((

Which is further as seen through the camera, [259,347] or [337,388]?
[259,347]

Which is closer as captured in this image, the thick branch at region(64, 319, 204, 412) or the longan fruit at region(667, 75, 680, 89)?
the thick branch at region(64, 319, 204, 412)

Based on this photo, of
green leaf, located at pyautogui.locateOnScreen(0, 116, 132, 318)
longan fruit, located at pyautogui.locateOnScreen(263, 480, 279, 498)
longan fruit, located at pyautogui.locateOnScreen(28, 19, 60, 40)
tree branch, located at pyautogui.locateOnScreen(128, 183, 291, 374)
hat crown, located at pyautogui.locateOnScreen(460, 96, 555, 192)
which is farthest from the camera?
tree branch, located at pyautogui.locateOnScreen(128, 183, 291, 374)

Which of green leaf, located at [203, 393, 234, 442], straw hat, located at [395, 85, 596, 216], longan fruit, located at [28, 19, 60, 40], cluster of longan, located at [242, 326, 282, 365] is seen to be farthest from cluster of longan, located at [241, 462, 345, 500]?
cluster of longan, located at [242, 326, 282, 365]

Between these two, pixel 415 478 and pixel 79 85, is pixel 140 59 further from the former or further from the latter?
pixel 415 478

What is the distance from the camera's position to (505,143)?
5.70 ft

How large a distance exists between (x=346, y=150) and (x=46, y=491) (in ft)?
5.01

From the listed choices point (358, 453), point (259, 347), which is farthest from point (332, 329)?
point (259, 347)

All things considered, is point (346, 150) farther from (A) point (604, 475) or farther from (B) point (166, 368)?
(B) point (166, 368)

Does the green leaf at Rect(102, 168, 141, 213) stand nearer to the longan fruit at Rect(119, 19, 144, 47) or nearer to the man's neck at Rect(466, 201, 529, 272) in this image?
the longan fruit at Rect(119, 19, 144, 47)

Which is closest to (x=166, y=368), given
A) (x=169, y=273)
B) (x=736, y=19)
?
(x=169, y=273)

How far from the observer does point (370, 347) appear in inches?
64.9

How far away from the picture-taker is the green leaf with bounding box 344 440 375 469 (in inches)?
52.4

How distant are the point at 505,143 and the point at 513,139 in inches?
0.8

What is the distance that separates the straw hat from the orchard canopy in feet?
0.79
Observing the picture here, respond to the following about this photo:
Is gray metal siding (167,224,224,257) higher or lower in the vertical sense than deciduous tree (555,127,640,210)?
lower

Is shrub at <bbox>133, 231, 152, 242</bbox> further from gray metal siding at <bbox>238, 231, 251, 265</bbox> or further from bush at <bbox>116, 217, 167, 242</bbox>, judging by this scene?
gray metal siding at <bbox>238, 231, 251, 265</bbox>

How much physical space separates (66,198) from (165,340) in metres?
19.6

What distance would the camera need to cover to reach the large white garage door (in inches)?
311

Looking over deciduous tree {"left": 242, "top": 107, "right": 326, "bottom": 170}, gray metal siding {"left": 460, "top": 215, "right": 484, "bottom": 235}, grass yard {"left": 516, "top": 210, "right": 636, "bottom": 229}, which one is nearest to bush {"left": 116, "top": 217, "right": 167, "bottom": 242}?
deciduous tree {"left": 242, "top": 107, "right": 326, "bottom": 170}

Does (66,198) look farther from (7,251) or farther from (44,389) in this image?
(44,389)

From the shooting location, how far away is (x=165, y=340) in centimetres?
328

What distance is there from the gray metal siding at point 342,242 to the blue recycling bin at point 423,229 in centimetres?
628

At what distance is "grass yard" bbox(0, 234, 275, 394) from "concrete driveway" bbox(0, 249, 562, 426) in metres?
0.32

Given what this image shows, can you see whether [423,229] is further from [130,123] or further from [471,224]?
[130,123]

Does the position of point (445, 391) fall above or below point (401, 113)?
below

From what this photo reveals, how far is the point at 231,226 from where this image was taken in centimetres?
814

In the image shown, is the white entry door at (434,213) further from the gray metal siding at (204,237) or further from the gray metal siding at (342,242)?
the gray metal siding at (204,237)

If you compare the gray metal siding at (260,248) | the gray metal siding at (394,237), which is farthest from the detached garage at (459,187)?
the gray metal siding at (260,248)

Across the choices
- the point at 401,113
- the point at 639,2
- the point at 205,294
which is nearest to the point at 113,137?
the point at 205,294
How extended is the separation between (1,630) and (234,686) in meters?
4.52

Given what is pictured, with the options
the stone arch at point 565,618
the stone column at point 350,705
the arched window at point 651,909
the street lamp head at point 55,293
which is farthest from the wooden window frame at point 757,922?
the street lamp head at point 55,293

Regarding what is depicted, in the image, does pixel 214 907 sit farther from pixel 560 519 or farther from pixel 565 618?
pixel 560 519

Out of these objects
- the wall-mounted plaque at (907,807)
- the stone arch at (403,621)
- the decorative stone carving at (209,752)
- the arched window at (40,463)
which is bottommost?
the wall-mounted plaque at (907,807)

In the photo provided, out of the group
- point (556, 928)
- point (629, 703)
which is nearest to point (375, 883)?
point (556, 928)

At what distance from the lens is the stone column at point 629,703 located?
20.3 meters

))

# Written task:
Reproduce all of the material above line for line, with no changes.

# Answer for the task:
Which is further as seen through the camera, [259,347] or [337,388]?
[259,347]

Which is closer as captured in this image, the thick branch at region(64, 319, 204, 412) or the longan fruit at region(667, 75, 680, 89)?
the thick branch at region(64, 319, 204, 412)

Based on this photo, of
green leaf, located at pyautogui.locateOnScreen(0, 116, 132, 318)
longan fruit, located at pyautogui.locateOnScreen(263, 480, 279, 498)
longan fruit, located at pyautogui.locateOnScreen(28, 19, 60, 40)
tree branch, located at pyautogui.locateOnScreen(128, 183, 291, 374)
hat crown, located at pyautogui.locateOnScreen(460, 96, 555, 192)
which is farthest from the camera?
tree branch, located at pyautogui.locateOnScreen(128, 183, 291, 374)

Which of green leaf, located at [203, 393, 234, 442], straw hat, located at [395, 85, 596, 216], longan fruit, located at [28, 19, 60, 40], cluster of longan, located at [242, 326, 282, 365] is seen to be farthest from cluster of longan, located at [241, 462, 345, 500]?
cluster of longan, located at [242, 326, 282, 365]

Between these two, pixel 415 478 and pixel 79 85, is pixel 140 59 further from the former or further from the latter?
pixel 415 478

What is the distance from the camera's position to (505,143)?
5.70 ft

How large a distance exists between (x=346, y=150) and (x=46, y=491) (in ft)?
5.01

From the listed choices point (358, 453), point (259, 347), which is farthest from point (332, 329)?
point (259, 347)

All things considered, is point (346, 150) farther from (A) point (604, 475) or farther from (B) point (166, 368)?
(B) point (166, 368)

Does the green leaf at Rect(102, 168, 141, 213) stand nearer to the longan fruit at Rect(119, 19, 144, 47) or nearer to the man's neck at Rect(466, 201, 529, 272) in this image?
the longan fruit at Rect(119, 19, 144, 47)

Which is closest to (x=166, y=368), given
A) (x=169, y=273)
B) (x=736, y=19)
?
(x=169, y=273)

How far from the observer does point (370, 347) appear in inches?
64.9

How far away from the picture-taker is the green leaf with bounding box 344 440 375 469 (in inches)?
52.4

How distant are the point at 505,143 and the point at 513,139 in inches?
0.8

What is the distance that separates the straw hat from the orchard canopy in feet?
0.79
Observing the picture here, respond to the following about this photo:
Is gray metal siding (167,224,224,257) higher or lower in the vertical sense than deciduous tree (555,127,640,210)?
lower

Is shrub at <bbox>133, 231, 152, 242</bbox> further from gray metal siding at <bbox>238, 231, 251, 265</bbox> or further from bush at <bbox>116, 217, 167, 242</bbox>, judging by this scene?
gray metal siding at <bbox>238, 231, 251, 265</bbox>

How much physical space separates (66,198) from (165,340) in metres?
19.6

What distance would the camera need to cover to reach the large white garage door (in inches)?
311

Looking over deciduous tree {"left": 242, "top": 107, "right": 326, "bottom": 170}, gray metal siding {"left": 460, "top": 215, "right": 484, "bottom": 235}, grass yard {"left": 516, "top": 210, "right": 636, "bottom": 229}, which one is nearest to bush {"left": 116, "top": 217, "right": 167, "bottom": 242}?
deciduous tree {"left": 242, "top": 107, "right": 326, "bottom": 170}

Does (66,198) look farther from (7,251) or farther from (44,389) in this image?
(44,389)

From the shooting location, how far away is (x=165, y=340) in centimetres?
328

What distance is there from the gray metal siding at point 342,242 to the blue recycling bin at point 423,229 in centimetres?
628

At what distance is "grass yard" bbox(0, 234, 275, 394) from "concrete driveway" bbox(0, 249, 562, 426) in metres?
0.32

Given what this image shows, can you see whether [423,229] is further from [130,123] or further from [471,224]?
[130,123]

Does the position of point (445, 391) fall above or below point (401, 113)?
below

From what this photo reveals, how far is the point at 231,226 from where this image was taken in centimetres?
814

In the image shown, is the white entry door at (434,213) further from the gray metal siding at (204,237) or further from the gray metal siding at (342,242)?
the gray metal siding at (204,237)

If you compare the gray metal siding at (260,248) | the gray metal siding at (394,237), which is farthest from the detached garage at (459,187)?
the gray metal siding at (260,248)

Across the choices
- the point at 401,113
- the point at 639,2
- the point at 205,294
which is nearest to the point at 113,137?
the point at 205,294
How extended is the separation between (1,630) and (234,686) in meters?
4.52

Given what is pictured, with the options
the stone arch at point 565,618
the stone column at point 350,705
the arched window at point 651,909
the street lamp head at point 55,293
which is farthest from the wooden window frame at point 757,922?
the street lamp head at point 55,293

Regarding what is depicted, in the image, does pixel 214 907 sit farther from pixel 560 519 or farther from pixel 565 618?
pixel 560 519

Out of these objects
- the wall-mounted plaque at (907,807)
- the stone arch at (403,621)
- the decorative stone carving at (209,752)
- the arched window at (40,463)
which is bottommost?
the wall-mounted plaque at (907,807)

In the photo provided, out of the group
- point (556, 928)
- point (629, 703)
which is nearest to point (375, 883)?
point (556, 928)

At what distance from the lens is the stone column at point 629,703 located?
20.3 meters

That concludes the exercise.